* **What is being asked**
Render the part of the records that opens with the line containing "Comparing (x=176, y=192)" and runs through the end of the records as a Markdown table with two columns, Row and Text. Each row gives a row number and one line, and the table leaves out blank lines and pictures.

* **Data shown**
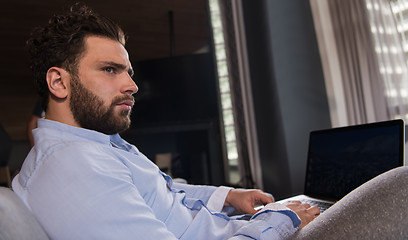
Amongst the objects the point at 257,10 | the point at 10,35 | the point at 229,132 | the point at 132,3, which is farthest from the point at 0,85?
the point at 257,10

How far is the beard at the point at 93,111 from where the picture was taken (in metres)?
0.89

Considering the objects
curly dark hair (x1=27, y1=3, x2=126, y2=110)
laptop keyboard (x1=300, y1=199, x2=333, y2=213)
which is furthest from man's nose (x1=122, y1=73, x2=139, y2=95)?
laptop keyboard (x1=300, y1=199, x2=333, y2=213)

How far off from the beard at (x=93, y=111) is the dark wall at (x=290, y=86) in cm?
151

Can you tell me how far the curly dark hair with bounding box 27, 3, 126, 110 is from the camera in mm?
946

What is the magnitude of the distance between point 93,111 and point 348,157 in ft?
3.10

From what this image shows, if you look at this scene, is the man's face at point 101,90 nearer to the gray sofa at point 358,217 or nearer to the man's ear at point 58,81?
the man's ear at point 58,81

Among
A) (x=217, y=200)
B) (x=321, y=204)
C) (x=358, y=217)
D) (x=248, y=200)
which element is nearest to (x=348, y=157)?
(x=321, y=204)

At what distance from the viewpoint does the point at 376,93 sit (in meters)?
1.78

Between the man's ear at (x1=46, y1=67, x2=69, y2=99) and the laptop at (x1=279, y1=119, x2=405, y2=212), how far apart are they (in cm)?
96

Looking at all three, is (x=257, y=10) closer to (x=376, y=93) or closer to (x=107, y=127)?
(x=376, y=93)

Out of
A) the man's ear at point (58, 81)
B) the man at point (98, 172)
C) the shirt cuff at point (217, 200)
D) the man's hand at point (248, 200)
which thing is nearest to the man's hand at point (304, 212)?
the man at point (98, 172)

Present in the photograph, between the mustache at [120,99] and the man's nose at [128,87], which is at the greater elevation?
the man's nose at [128,87]

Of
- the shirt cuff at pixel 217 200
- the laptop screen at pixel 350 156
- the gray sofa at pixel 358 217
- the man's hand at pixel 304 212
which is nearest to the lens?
the gray sofa at pixel 358 217

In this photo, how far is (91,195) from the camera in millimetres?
634
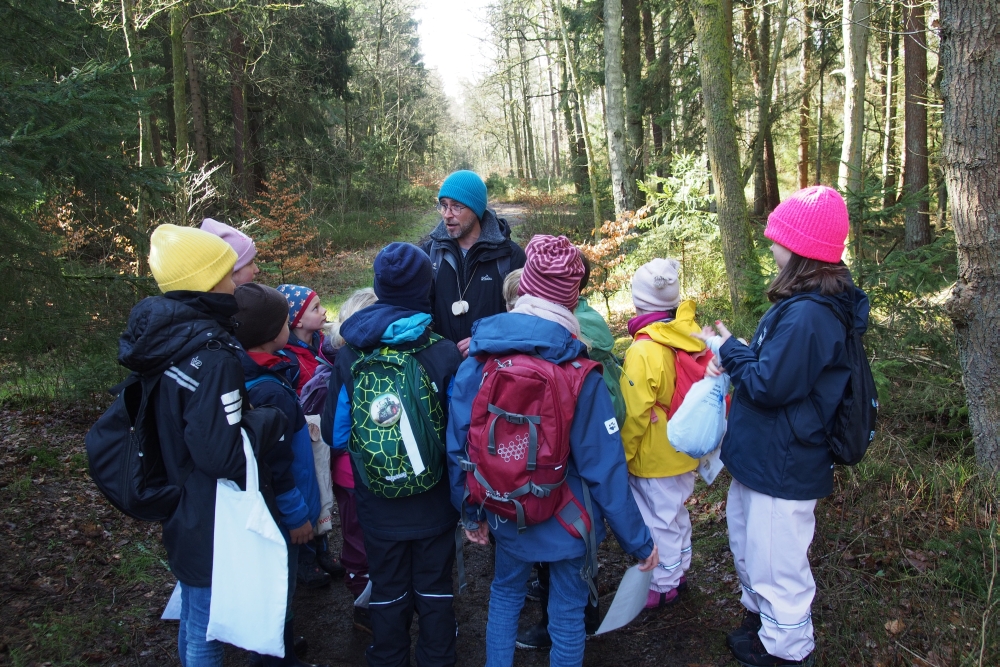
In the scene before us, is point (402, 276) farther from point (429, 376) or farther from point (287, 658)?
point (287, 658)

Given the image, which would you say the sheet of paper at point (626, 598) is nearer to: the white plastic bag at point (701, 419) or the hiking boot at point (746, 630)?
the white plastic bag at point (701, 419)

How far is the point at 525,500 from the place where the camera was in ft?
7.88

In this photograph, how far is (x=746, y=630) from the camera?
10.1 feet

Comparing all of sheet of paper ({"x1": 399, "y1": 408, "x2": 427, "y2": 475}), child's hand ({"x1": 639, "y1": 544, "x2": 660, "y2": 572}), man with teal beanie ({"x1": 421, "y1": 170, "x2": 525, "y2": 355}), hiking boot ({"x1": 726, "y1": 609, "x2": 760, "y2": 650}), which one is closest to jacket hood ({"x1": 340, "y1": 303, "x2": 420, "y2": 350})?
sheet of paper ({"x1": 399, "y1": 408, "x2": 427, "y2": 475})

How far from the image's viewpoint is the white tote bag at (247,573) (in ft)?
7.81

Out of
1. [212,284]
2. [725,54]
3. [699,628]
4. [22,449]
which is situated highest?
[725,54]

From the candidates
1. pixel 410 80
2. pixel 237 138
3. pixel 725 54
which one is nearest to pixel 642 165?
pixel 725 54

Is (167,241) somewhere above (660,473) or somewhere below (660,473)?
above

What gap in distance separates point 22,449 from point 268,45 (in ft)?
48.2

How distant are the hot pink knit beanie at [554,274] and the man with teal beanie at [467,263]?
3.28ft

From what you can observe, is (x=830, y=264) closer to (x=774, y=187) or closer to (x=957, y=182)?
(x=957, y=182)

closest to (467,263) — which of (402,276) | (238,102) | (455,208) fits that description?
(455,208)

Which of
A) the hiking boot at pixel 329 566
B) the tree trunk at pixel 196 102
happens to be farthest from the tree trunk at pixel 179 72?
the hiking boot at pixel 329 566

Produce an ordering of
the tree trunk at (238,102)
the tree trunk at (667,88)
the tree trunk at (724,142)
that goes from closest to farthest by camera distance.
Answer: the tree trunk at (724,142), the tree trunk at (667,88), the tree trunk at (238,102)
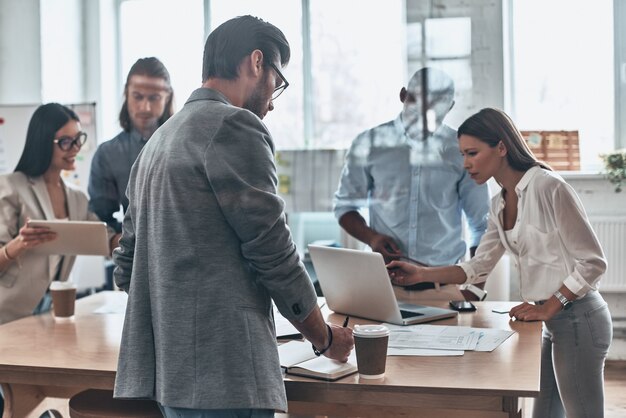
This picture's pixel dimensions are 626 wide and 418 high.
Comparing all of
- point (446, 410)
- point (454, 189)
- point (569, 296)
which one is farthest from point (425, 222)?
point (446, 410)

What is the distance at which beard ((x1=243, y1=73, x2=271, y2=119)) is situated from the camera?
1.51 meters

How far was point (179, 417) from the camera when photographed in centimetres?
142

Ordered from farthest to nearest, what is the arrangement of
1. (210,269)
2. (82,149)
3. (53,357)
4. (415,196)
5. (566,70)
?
(82,149) < (566,70) < (415,196) < (53,357) < (210,269)

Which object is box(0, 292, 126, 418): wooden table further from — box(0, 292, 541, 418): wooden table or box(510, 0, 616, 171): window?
box(510, 0, 616, 171): window

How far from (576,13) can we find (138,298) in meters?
3.88

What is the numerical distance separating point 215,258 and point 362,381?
0.46m

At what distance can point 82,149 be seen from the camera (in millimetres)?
4941

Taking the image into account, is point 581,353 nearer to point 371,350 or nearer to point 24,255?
point 371,350

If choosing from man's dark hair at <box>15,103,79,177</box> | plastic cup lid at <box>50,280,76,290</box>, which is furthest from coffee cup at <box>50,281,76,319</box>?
man's dark hair at <box>15,103,79,177</box>

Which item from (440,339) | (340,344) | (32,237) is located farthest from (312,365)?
(32,237)

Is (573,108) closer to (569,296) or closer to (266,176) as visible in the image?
(569,296)

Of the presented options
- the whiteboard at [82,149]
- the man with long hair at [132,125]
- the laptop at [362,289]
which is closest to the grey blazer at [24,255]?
the man with long hair at [132,125]

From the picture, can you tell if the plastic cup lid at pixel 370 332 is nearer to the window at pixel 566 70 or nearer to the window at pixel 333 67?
the window at pixel 566 70

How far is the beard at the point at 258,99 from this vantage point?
151cm
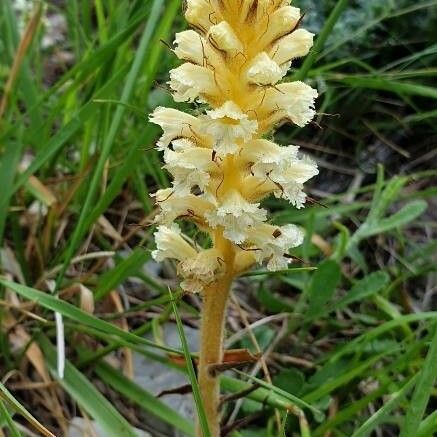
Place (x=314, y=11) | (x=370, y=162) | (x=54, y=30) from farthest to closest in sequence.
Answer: (x=54, y=30)
(x=314, y=11)
(x=370, y=162)

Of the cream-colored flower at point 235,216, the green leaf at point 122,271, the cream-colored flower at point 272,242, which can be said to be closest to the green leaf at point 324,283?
the green leaf at point 122,271

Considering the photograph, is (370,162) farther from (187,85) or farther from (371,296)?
(187,85)

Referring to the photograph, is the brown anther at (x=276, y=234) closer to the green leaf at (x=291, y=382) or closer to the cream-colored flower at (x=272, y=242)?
the cream-colored flower at (x=272, y=242)

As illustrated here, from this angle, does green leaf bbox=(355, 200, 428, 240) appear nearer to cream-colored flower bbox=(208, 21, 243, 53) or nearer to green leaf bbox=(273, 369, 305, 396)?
green leaf bbox=(273, 369, 305, 396)

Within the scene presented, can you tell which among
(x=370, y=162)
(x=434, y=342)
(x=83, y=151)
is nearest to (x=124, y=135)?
(x=83, y=151)

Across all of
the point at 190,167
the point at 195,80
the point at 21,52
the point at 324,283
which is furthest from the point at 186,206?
the point at 21,52

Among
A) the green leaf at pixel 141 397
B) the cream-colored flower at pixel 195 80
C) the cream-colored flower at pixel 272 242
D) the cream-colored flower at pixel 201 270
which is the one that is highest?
the cream-colored flower at pixel 195 80
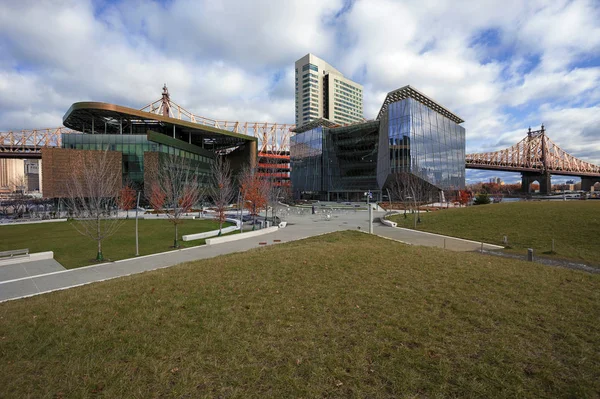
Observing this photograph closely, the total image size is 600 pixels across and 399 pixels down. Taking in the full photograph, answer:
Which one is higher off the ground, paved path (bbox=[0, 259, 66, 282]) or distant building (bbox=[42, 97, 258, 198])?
distant building (bbox=[42, 97, 258, 198])

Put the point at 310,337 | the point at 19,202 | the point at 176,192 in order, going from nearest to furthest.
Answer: the point at 310,337 < the point at 176,192 < the point at 19,202

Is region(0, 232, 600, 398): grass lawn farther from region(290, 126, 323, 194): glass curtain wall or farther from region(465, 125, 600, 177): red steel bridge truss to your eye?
region(465, 125, 600, 177): red steel bridge truss

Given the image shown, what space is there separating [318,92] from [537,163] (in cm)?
10481

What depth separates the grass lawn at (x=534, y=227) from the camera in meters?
17.1

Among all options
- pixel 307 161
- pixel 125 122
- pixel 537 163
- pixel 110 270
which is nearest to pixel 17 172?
pixel 125 122

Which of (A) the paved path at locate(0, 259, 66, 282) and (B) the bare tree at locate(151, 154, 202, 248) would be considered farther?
(B) the bare tree at locate(151, 154, 202, 248)

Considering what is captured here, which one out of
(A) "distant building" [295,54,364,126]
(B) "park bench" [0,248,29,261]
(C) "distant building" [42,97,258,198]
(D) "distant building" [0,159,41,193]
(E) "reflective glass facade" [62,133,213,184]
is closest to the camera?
(B) "park bench" [0,248,29,261]

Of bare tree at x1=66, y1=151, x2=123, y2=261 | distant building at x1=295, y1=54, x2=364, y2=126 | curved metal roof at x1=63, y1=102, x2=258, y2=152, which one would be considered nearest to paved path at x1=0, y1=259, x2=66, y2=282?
bare tree at x1=66, y1=151, x2=123, y2=261

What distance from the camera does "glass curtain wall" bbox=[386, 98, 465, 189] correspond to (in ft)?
203

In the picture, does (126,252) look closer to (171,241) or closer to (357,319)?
(171,241)

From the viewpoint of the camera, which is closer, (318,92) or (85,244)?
(85,244)

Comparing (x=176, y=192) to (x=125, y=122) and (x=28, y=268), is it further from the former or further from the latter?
(x=125, y=122)

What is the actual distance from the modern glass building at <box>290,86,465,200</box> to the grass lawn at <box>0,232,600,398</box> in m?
57.4

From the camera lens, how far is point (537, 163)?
4879 inches
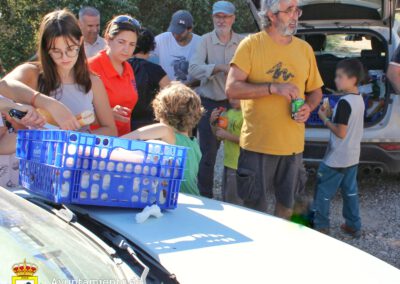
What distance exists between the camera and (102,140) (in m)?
2.12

* **Solution to this task**
| Row | Text |
|---|---|
| 1 | Comparing (x=176, y=192) to (x=125, y=122) and (x=28, y=268), is it further from the former or further from the latter? |
| 2 | (x=125, y=122) |
| 3 | What is the actual distance from the modern glass building at <box>290,86,465,200</box> to the grass lawn at <box>0,232,600,398</box> in m? |
| 4 | 57.4 |
| 5 | From the camera lens, how far is point (537, 163)? |
| 6 | 4879 inches |
| 7 | What distance exists between the camera and (102,140) (in m)? |
| 8 | 2.12 |